A Megera

Era um garoto de boa família, ele, o meu Aurélio. Digo era no passado, afinal já deixara de ser a muito tempo. Não estranhem, porque na verdade a frase é mais ampla do que parece a princípio. Tanto a família como ele não mais existem no sentido convencional e mais aceito da palavra. Os corpos já se foram, mas as almas ainda estão aqui, rondando a casa, mas eu sei que é fácil se adiantar aos fatos e acreditar que todos entendem do que falo, afinal convivo com eles e conheço toda a história. Em verdade eu sou parte da história, sou atriz e não platéia.

Conto rapidamente, pois antes da sexta badalada Madalena não

aparece, ela sempre vai a missa na paróquia aqui perto e assombra o Padre Armando e duas ou três carolas amigas de outras datas. Eu não disse, mas Madalena é minha sogra, ou seria se não fosse morta. Uma praga tanto em vida como em posterior.

Eu na verdade me arrependo um pouco de ter pensado que ela deveria morrer um tempo atrás. Hoje eu bem preferia que estivesse viva, apesar de odiá-la. Vou dizer o motivo, mas não aceito julgamentos, você conhece a história da primeira pedra? Pois então apenas preste atenção, mas não me julgue.

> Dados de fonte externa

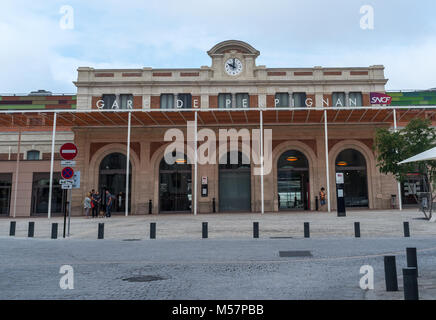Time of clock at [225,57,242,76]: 10:00
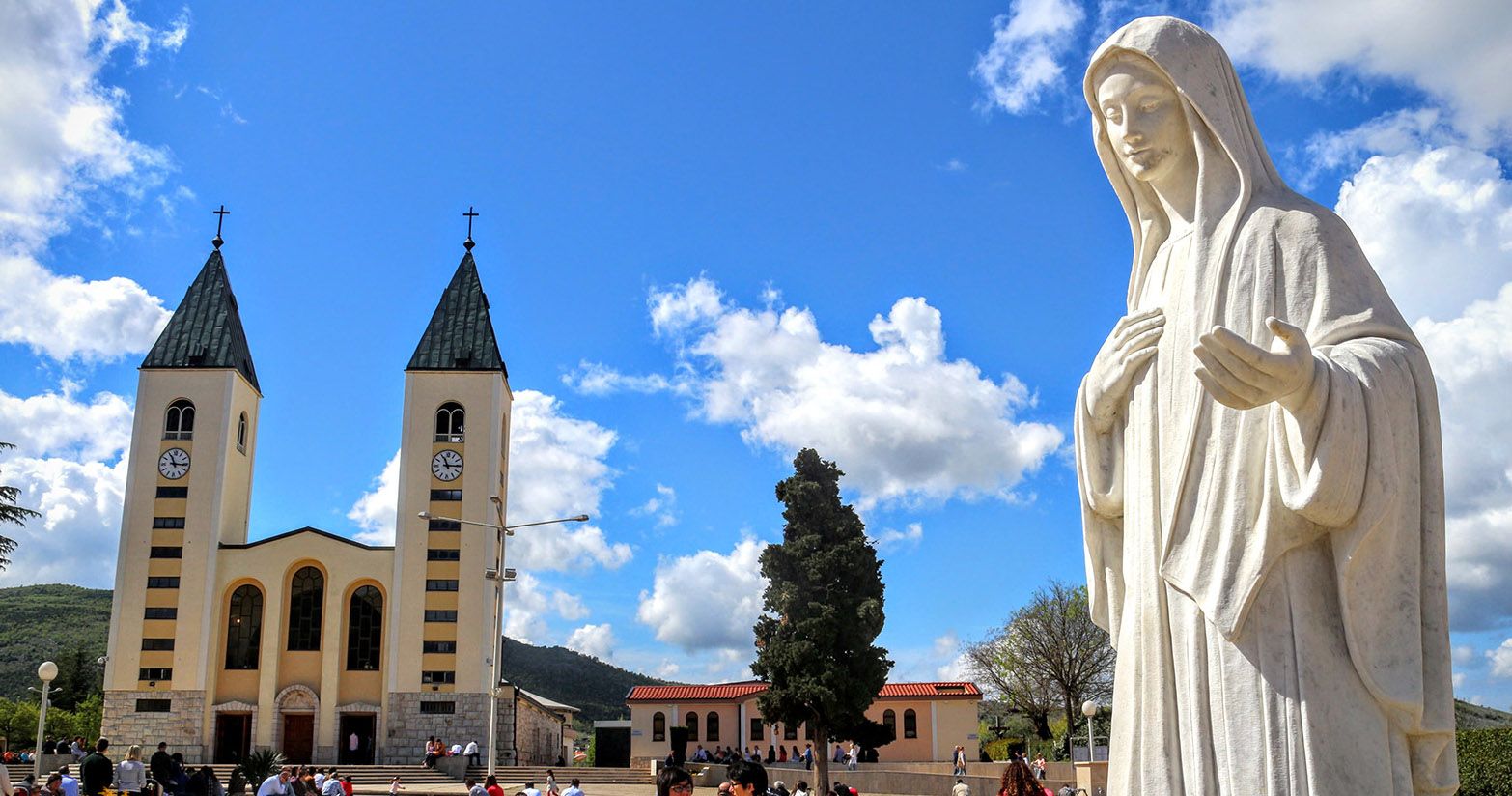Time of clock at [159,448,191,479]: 11:15
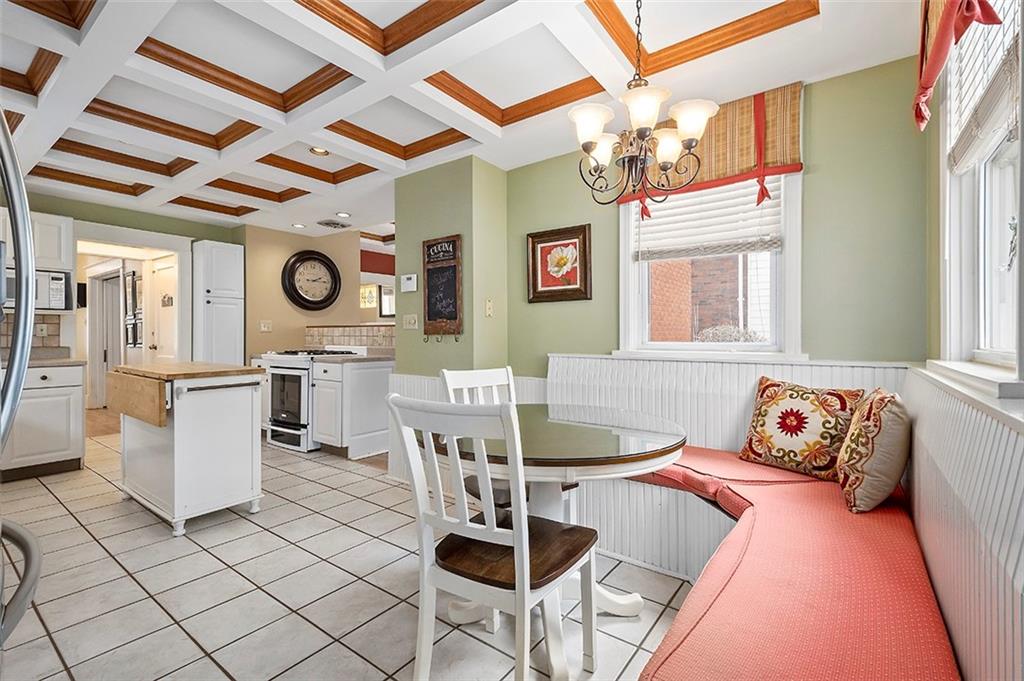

Eu estava noiva de Aurélio e tinha a permissão de Moacir, pai dele, bem como as graças de Isadora, sua irmã. Os dois me adoravam. Nada de errado havia com nosso futuro enlace, pois eu era uma moça respeitada e pudica, do tipo certo para ser desposada. Ainda hoje, não o sou por muito pouco. Mas Madalena, como eu já mencionei, era uma verdadeira praga. Nem Aurélio, nem Moacir e muito menos Isadora, conseguiram juntar um grão que o fosse de coragem para falar para a megera sobre o nosso casamento. Medo puro da matriarca.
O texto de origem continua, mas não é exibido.